- [TASK TO CARRY OUT]: All entries must come back exactly as given, with no pictures in the copy.

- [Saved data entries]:
^^^^^^^^^^^^^^^^

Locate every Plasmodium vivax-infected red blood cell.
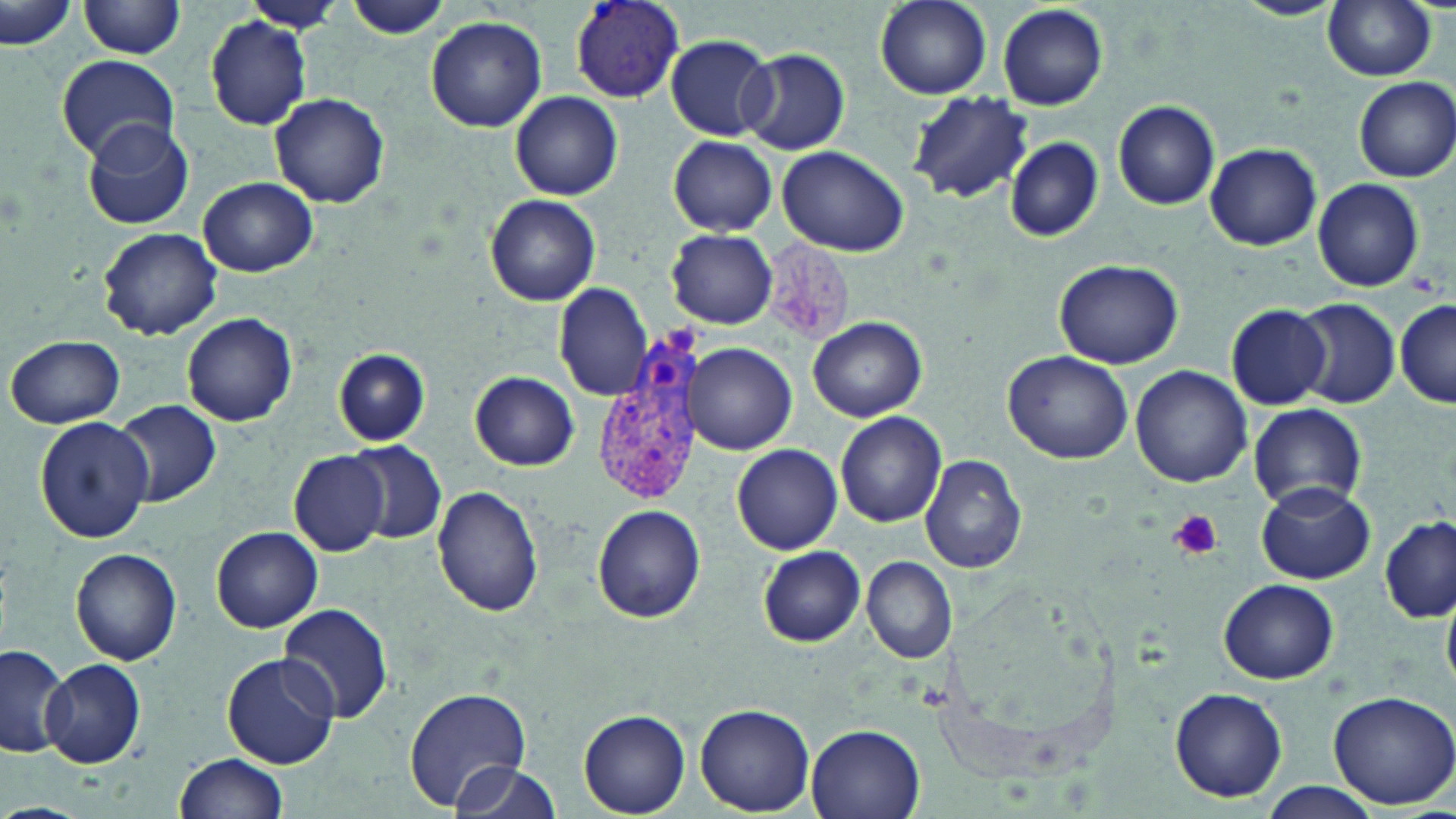

Approximate bounding boxes as [x1, y1, x2, y2] in pixels.
Plasmodium vivax-infected red blood cells: [570, 1, 687, 103], [591, 336, 709, 511].

Uninfected red blood cell locations: [875, 0, 992, 98], [1237, 0, 1339, 21], [1322, 0, 1439, 80], [80, 1, 188, 59], [239, 1, 341, 31], [342, 1, 454, 40], [1, 3, 75, 52], [995, 3, 1109, 112], [425, 15, 547, 132], [203, 16, 312, 129], [664, 33, 777, 141], [737, 48, 850, 155], [57, 54, 179, 161], [1351, 76, 1456, 183], [510, 90, 623, 201], [908, 90, 1031, 203], [269, 93, 390, 209], [1112, 100, 1222, 209], [81, 121, 193, 231], [668, 136, 777, 234], [1002, 136, 1105, 241], [1206, 142, 1322, 251], [776, 147, 910, 258], [198, 176, 320, 276], [1313, 178, 1425, 292], [485, 195, 601, 306], [97, 228, 223, 340], [666, 229, 778, 328], [1053, 257, 1184, 368], [555, 283, 654, 401], [1291, 297, 1400, 410], [1395, 297, 1455, 407], [1224, 302, 1332, 412], [182, 312, 298, 428], [809, 316, 928, 422], [7, 334, 126, 428], [688, 342, 796, 455], [335, 349, 429, 445], [1001, 351, 1133, 464], [1130, 364, 1253, 487], [469, 370, 579, 471], [112, 400, 222, 508], [1247, 404, 1368, 511], [835, 412, 947, 527], [34, 416, 153, 542], [346, 442, 446, 543], [733, 444, 842, 554], [290, 451, 389, 557], [922, 456, 1026, 572], [1258, 481, 1375, 583], [432, 485, 545, 616], [592, 503, 706, 623], [1379, 513, 1454, 622], [211, 526, 323, 633], [757, 546, 865, 646], [71, 547, 182, 665], [863, 556, 957, 664], [1218, 578, 1339, 684], [278, 604, 394, 724], [0, 643, 72, 759], [222, 652, 339, 768], [41, 658, 147, 769], [403, 684, 534, 810], [1169, 687, 1288, 802], [1325, 688, 1456, 809], [694, 704, 816, 815], [577, 709, 691, 815], [804, 722, 927, 819], [170, 752, 289, 818], [443, 758, 562, 819], [1262, 783, 1378, 817]. Platelet locations: [1167, 510, 1223, 560]. Slide-level diagnosis: Plasmodium vivax. Image is 1456×819 pixels. Captured at 1000x magnification. Optical microscopy. Thin blood film. May-Grünwald-Giemsa stain. One field of a larger specimen.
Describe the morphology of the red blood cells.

^^^^^^^^^^^^^^^^

- [OUTPUT FOR THIS EXERCISE]:
Locate every Plasmodium vivax-infected red blood cell.

Approximate bounding boxes as [x1, y1, x2, y2] in pixels.
Plasmodium vivax-infected red blood cells: [570, 1, 687, 103], [591, 336, 709, 511].

Uninfected red blood cell locations: [875, 0, 992, 98], [1237, 0, 1339, 21], [1322, 0, 1439, 80], [80, 1, 188, 59], [239, 1, 341, 31], [342, 1, 454, 40], [1, 3, 75, 52], [995, 3, 1109, 112], [425, 15, 547, 132], [203, 16, 312, 129], [664, 33, 777, 141], [737, 48, 850, 155], [57, 54, 179, 161], [1351, 76, 1456, 183], [510, 90, 623, 201], [908, 90, 1031, 203], [269, 93, 390, 209], [1112, 100, 1222, 209], [81, 121, 193, 231], [668, 136, 777, 234], [1002, 136, 1105, 241], [1206, 142, 1322, 251], [776, 147, 910, 258], [198, 176, 320, 276], [1313, 178, 1425, 292], [485, 195, 601, 306], [97, 228, 223, 340], [666, 229, 778, 328], [1053, 257, 1184, 368], [555, 283, 654, 401], [1291, 297, 1400, 410], [1395, 297, 1455, 407], [1224, 302, 1332, 412], [182, 312, 298, 428], [809, 316, 928, 422], [7, 334, 126, 428], [688, 342, 796, 455], [335, 349, 429, 445], [1001, 351, 1133, 464], [1130, 364, 1253, 487], [469, 370, 579, 471], [112, 400, 222, 508], [1247, 404, 1368, 511], [835, 412, 947, 527], [34, 416, 153, 542], [346, 442, 446, 543], [733, 444, 842, 554], [290, 451, 389, 557], [922, 456, 1026, 572], [1258, 481, 1375, 583], [432, 485, 545, 616], [592, 503, 706, 623], [1379, 513, 1454, 622], [211, 526, 323, 633], [757, 546, 865, 646], [71, 547, 182, 665], [863, 556, 957, 664], [1218, 578, 1339, 684], [278, 604, 394, 724], [0, 643, 72, 759], [222, 652, 339, 768], [41, 658, 147, 769], [403, 684, 534, 810], [1169, 687, 1288, 802], [1325, 688, 1456, 809], [694, 704, 816, 815], [577, 709, 691, 815], [804, 722, 927, 819], [170, 752, 289, 818], [443, 758, 562, 819], [1262, 783, 1378, 817]. Platelet locations: [1167, 510, 1223, 560]. Slide-level diagnosis: Plasmodium vivax. Image is 1456×819 pixels. Captured at 1000x magnification. Optical microscopy. Thin blood film. May-Grünwald-Giemsa stain. One field of a larger specimen.
Describe the morphology of the red blood cells.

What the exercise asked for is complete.